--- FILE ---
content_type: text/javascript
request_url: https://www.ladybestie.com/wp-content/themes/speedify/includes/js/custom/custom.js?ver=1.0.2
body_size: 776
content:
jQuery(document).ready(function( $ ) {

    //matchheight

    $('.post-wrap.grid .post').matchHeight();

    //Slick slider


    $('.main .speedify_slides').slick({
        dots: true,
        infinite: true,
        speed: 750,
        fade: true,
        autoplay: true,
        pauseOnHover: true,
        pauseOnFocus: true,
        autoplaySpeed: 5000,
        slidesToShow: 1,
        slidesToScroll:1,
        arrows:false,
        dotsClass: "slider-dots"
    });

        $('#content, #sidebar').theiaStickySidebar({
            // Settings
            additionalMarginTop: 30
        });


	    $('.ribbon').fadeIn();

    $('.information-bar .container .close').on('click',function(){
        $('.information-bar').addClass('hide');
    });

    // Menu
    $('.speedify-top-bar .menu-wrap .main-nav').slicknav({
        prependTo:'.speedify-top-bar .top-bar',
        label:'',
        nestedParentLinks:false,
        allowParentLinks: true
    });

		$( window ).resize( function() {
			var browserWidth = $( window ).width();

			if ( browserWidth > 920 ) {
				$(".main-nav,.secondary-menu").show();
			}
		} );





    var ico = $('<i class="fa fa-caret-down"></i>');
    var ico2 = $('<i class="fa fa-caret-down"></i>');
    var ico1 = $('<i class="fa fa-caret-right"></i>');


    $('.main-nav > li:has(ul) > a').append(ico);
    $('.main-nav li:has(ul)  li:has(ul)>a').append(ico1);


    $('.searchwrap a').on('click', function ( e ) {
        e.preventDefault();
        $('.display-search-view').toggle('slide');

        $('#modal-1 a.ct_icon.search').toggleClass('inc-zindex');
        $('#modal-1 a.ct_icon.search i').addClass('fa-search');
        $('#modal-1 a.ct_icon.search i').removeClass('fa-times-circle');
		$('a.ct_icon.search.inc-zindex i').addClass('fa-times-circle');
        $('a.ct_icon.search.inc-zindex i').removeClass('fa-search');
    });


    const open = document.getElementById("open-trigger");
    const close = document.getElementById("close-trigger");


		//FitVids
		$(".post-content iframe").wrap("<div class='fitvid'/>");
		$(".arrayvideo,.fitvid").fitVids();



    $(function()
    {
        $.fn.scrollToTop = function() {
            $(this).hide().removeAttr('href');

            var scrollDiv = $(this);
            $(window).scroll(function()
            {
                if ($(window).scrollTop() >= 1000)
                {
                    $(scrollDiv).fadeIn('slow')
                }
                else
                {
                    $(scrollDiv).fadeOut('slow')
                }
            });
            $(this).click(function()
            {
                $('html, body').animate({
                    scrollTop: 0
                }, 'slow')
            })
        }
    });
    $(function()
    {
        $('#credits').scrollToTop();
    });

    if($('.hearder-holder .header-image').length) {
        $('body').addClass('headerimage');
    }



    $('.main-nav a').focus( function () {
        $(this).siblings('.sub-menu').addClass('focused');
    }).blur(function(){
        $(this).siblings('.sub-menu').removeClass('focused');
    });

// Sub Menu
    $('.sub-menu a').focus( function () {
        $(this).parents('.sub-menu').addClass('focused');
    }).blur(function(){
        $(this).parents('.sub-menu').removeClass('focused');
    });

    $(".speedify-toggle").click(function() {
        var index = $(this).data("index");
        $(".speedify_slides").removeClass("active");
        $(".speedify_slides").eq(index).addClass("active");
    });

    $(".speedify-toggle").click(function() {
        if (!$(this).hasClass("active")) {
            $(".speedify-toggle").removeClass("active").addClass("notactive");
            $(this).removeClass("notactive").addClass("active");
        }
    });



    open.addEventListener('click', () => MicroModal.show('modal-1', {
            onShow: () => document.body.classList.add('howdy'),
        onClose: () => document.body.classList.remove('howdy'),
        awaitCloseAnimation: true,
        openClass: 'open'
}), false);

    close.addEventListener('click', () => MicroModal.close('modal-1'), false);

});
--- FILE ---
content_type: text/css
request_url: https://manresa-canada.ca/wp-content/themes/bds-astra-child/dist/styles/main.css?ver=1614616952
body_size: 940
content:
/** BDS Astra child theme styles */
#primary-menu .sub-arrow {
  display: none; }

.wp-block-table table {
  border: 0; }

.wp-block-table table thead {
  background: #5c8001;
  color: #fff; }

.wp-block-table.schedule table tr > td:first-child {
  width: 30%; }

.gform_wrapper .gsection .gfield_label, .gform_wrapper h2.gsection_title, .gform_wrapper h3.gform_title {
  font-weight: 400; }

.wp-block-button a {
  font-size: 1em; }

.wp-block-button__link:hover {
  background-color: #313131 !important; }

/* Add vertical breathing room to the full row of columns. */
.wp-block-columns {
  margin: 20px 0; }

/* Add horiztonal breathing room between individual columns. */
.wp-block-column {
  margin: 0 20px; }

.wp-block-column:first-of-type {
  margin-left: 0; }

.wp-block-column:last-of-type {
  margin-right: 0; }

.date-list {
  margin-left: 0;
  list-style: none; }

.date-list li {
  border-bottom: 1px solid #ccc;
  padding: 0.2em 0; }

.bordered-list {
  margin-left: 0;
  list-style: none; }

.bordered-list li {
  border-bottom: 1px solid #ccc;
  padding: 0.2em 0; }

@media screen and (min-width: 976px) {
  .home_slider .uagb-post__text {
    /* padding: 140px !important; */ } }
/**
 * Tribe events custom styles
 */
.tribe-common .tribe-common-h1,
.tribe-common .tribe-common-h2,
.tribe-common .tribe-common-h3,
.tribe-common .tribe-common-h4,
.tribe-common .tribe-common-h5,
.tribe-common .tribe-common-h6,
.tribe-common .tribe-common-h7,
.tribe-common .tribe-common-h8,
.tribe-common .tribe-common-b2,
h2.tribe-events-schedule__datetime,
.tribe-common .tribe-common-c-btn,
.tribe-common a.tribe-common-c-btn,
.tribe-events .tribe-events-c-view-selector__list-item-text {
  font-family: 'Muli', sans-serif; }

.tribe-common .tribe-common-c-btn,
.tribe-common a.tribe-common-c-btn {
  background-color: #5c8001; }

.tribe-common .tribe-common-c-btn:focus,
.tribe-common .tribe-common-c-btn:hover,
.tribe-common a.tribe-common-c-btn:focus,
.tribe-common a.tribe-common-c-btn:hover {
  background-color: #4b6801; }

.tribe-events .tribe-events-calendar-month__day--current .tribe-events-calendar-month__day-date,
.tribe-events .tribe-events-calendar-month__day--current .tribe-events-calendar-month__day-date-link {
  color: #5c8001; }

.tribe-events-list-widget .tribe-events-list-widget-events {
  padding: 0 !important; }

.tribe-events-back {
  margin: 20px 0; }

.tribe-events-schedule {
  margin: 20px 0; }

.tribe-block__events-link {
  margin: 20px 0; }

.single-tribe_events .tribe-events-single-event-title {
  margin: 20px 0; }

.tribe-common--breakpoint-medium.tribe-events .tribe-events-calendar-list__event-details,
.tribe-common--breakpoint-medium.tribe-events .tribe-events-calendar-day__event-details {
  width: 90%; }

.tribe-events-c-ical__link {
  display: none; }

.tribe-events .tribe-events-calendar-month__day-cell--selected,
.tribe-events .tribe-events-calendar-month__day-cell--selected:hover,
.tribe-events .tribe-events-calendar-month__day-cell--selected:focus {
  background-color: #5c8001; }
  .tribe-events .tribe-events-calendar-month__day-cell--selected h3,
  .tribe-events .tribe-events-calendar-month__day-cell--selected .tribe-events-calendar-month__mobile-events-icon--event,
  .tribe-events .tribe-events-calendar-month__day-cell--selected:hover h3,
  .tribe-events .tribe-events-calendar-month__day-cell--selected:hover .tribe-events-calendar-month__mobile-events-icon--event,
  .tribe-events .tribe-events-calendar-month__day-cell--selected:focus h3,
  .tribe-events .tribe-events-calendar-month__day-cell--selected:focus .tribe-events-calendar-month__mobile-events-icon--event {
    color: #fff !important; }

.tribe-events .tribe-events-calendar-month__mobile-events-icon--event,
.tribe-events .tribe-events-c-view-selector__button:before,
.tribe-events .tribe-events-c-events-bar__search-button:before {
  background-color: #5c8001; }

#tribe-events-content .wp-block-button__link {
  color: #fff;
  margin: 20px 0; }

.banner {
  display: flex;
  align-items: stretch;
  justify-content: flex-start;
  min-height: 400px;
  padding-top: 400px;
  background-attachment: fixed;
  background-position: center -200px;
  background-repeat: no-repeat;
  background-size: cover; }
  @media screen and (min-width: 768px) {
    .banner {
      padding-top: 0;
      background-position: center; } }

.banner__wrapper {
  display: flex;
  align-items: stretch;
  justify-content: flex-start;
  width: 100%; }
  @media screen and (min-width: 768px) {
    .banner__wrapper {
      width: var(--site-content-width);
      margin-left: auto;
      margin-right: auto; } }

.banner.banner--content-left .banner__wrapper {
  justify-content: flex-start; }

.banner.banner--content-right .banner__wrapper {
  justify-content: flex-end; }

- - -

Problem statement: Copy down each line in the entries that has the word "color".

Task solution:
  color: #fff; }
  background-color: #313131 !important; }
  background-color: #5c8001; }
  background-color: #4b6801; }
  color: #5c8001; }
  background-color: #5c8001; }
    color: #fff !important; }
  background-color: #5c8001; }
  color: #fff;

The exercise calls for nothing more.